I had a very frank conversation with her and I explained the difference between typos and preference and I said I am the expert in writing this type of content and I hope that you'll respect that. And she's like oh yeah, yeah, I absolutely do. We love working with you, you get everything on time. And I was like then what I would ask is that you do not change words unless it's a brand voice issue. And after that we had a really good working relationship and I worked hard to form a bond with her so that we never had that problem going forward and I think that's part of our job as freelancers is to form that connection. It's not up to our client. They have a lot to do. They're doing a full-time job. I mean, we are too, but part of our job is forming that client relationship and finding the middle ground.

Amy Ragland:

Absolutely, and I think sometimes too there is a possibility where you're initially working with someone who's used to working with freelancers, who has experience, who kind of knows how to manage that relationship, and you get somebody new in there who may not have as much experience in that area. So there is an educational component there too, I think. Sometimes I know they said that they don't. This freelancer said they don't want to have to let this client go. But I think sometimes too we have to know when to cut losses and figure out when it may be time to separate from them, and that's always a hard decision to make too, and that's probably a whole other question.

Treasa Edmond:

I do that by my stress level. If I dread seeing an email or a phone call from them, then that's my sign that it's time to start weaning that client off. How do you handle?

Amy Ragland:

it Me too, and I think it's when you see that email come in and you see their name in this form line and you immediately think oh, or say a not nice word. I think that's when it's a sign that it may be time to move on to something new.

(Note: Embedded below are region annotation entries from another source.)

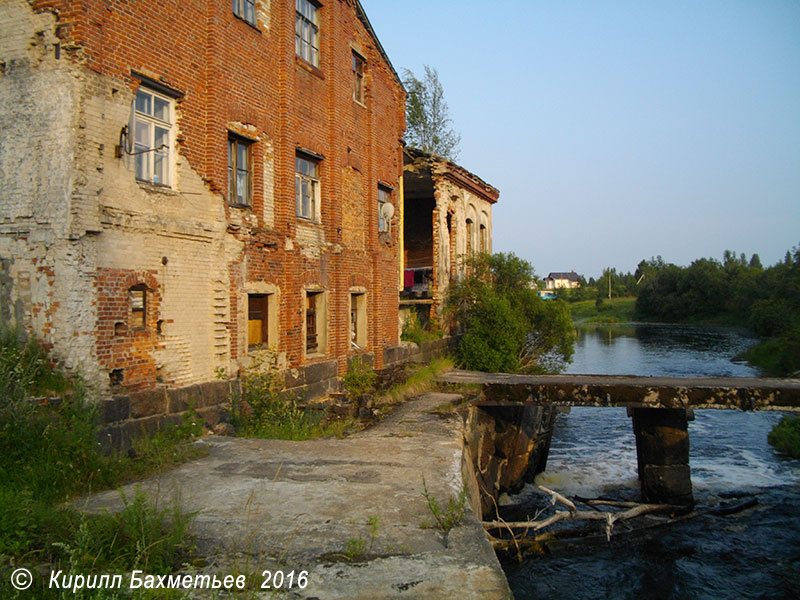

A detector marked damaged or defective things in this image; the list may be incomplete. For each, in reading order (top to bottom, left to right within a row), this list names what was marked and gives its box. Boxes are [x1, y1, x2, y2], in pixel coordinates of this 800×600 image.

broken window frame [231, 0, 256, 26]
broken window frame [296, 0, 320, 67]
broken window frame [133, 88, 172, 185]
broken window frame [227, 135, 252, 207]
broken window frame [296, 152, 320, 223]
cracked concrete surface [81, 394, 512, 600]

And you know, that too is a frank conversation about maybe I've just grown this relationship and just being honest with yourself about maybe it's time to do something different or pursue another client.

Treasa Edmond:

Yeah, absolutely. In this case I would, before I made that choice, talk to the initial client yes, and I would say because they really enjoyed working with them, just to see if it is salvageable. And I would just be honest and say if we can't make a change, then I'm going to have to leave this relationship. And that's really hard to say when you really like someone, but sometimes it will spur the change and if not, then their business is always going to be more important than you and that's something we have to accept.

Amy Ragland:

It's a sad thing.

Treasa Edmond:

But if that's their business choice, then that's it, and you have to make your business choice.

Amy Ragland:

And I think too, talking to the primary contact, sometimes it may be enlightening about things that may be going on internally that you don't know about, and so maybe that will give you a little bit more insight on how to work with a new person or maybe some changes coming down the pike later and with that company. Maybe if you just hold on for a couple three months, maybe things are going to change. It might give you some additional insights into how that relationship might proceed.

Treasa Edmond:

Yeah, so there are lots of positive outcomes to this, and actually even leaving a client that causes you stress is a positive, so I think this is going to be a win-win. Whichever way they decide, you bet. All right, that was day one with Amy Raglan. We will come back tomorrow with another question.